◆ **Task to complete**
Repeat only the lines from the one holding "Is (x=221, y=143)" down to the last line of the listing below, including both of those lines.

[Part of a data file]
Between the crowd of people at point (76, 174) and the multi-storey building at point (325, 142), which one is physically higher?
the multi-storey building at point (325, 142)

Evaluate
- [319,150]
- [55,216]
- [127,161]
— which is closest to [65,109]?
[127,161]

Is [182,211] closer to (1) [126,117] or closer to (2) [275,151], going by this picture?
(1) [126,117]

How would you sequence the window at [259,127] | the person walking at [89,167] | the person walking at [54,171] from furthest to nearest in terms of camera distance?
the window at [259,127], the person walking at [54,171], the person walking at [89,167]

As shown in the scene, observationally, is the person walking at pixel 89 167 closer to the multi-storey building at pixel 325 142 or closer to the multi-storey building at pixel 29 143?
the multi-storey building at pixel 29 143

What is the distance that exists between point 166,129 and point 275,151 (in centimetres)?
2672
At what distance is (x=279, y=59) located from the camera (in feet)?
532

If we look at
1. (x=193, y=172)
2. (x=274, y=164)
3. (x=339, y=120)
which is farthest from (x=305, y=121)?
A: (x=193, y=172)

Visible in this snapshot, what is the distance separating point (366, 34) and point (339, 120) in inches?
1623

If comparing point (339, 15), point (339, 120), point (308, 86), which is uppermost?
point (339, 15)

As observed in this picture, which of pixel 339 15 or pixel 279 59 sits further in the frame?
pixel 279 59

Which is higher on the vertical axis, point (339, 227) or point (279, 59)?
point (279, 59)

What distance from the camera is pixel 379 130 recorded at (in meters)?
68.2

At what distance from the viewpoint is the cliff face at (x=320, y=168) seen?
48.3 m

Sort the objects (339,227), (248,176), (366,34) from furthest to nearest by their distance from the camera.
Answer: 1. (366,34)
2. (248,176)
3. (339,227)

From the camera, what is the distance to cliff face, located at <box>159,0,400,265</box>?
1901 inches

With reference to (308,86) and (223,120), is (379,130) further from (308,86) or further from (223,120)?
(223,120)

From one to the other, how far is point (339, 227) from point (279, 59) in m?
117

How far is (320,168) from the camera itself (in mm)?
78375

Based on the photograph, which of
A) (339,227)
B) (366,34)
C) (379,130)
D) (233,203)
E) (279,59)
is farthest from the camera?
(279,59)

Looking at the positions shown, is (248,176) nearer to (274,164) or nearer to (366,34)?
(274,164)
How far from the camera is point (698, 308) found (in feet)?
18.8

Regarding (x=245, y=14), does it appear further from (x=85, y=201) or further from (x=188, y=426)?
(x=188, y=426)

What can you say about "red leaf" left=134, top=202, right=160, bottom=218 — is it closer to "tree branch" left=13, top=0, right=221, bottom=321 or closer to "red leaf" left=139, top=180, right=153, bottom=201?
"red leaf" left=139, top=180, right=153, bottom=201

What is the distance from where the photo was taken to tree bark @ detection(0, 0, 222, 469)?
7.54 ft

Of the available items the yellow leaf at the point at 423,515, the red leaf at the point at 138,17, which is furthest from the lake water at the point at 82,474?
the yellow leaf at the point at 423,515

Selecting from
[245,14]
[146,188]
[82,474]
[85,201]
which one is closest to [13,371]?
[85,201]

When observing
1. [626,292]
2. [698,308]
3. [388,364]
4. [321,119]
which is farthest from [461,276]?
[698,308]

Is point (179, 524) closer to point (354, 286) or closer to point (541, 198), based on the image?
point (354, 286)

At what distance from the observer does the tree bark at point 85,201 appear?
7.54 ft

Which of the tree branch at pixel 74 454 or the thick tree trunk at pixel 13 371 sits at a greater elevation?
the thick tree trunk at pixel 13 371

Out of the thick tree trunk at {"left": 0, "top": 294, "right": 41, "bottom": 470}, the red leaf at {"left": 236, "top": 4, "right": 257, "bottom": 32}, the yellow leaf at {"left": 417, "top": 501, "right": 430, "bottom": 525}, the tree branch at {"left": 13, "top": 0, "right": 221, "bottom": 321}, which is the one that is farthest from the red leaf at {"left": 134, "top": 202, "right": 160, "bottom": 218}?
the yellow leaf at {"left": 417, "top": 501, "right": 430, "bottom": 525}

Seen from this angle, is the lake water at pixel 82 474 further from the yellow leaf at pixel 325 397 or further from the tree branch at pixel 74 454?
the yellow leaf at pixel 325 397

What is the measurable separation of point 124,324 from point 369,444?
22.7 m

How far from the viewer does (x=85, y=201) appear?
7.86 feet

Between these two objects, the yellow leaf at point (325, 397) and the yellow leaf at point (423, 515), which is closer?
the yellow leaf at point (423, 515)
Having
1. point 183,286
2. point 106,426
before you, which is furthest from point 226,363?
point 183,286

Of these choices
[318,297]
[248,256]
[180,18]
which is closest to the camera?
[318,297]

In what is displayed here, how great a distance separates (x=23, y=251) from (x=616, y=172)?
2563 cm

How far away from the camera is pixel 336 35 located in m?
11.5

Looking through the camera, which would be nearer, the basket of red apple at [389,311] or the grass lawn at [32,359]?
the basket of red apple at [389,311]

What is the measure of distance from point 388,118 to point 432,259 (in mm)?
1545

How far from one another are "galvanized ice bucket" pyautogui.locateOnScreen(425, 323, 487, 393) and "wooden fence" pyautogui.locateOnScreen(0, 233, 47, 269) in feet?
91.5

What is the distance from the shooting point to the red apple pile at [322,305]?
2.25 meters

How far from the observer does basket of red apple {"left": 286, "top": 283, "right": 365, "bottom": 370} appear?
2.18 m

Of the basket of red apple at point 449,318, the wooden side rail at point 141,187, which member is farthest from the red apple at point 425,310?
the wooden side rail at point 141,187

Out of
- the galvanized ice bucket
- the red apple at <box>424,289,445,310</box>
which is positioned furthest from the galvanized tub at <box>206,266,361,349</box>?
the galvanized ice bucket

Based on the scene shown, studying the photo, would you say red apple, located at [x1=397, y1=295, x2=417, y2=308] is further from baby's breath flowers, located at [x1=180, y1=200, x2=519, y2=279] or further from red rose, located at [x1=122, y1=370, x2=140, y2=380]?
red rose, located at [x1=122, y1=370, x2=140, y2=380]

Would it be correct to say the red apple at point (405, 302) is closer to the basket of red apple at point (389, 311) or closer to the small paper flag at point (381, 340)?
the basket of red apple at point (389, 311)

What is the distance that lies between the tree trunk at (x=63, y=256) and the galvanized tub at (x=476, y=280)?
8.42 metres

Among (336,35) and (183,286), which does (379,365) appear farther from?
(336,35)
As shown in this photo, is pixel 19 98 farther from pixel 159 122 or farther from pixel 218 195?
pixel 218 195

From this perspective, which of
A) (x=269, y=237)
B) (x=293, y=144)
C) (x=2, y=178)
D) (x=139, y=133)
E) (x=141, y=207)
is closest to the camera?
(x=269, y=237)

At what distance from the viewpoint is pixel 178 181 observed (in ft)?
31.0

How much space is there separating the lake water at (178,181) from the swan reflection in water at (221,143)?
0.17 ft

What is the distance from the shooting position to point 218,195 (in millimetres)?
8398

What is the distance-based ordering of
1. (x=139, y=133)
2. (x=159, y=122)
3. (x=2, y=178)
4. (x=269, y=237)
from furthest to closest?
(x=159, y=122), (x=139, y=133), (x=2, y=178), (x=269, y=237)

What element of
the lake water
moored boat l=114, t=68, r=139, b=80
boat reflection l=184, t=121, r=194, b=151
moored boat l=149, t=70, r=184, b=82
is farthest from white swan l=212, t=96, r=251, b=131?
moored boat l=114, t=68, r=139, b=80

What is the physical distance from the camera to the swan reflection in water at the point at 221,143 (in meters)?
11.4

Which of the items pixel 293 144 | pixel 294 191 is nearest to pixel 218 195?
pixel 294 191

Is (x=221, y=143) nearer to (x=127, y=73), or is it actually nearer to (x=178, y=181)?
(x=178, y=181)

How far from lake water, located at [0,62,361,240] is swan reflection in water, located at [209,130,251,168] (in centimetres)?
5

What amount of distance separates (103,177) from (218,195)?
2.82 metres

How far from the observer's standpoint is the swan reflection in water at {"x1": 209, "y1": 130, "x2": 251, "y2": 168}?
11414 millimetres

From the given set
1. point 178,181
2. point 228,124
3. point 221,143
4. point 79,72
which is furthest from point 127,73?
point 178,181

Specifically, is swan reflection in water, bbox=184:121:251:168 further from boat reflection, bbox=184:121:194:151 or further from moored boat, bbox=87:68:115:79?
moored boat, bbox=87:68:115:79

◆ **Solution to the problem**
Is (x=221, y=143) nearer to (x=127, y=73), or is it actually nearer to (x=178, y=181)?
(x=178, y=181)

How far from lake water, located at [0,62,361,240] is swan reflection in water, located at [209,130,251,168] (in centimetres)?
5

What amount of distance separates (103,177) from (218,195)?
2.82 metres

How far from the observer's standpoint is the swan reflection in water at {"x1": 209, "y1": 130, "x2": 251, "y2": 168}?
11414 millimetres

From the given set
1. point 178,181
2. point 228,124
3. point 221,143
4. point 79,72
which is furthest from point 127,73?
point 178,181

Specifically, is swan reflection in water, bbox=184:121:251:168 further from boat reflection, bbox=184:121:194:151 or further from moored boat, bbox=87:68:115:79?
moored boat, bbox=87:68:115:79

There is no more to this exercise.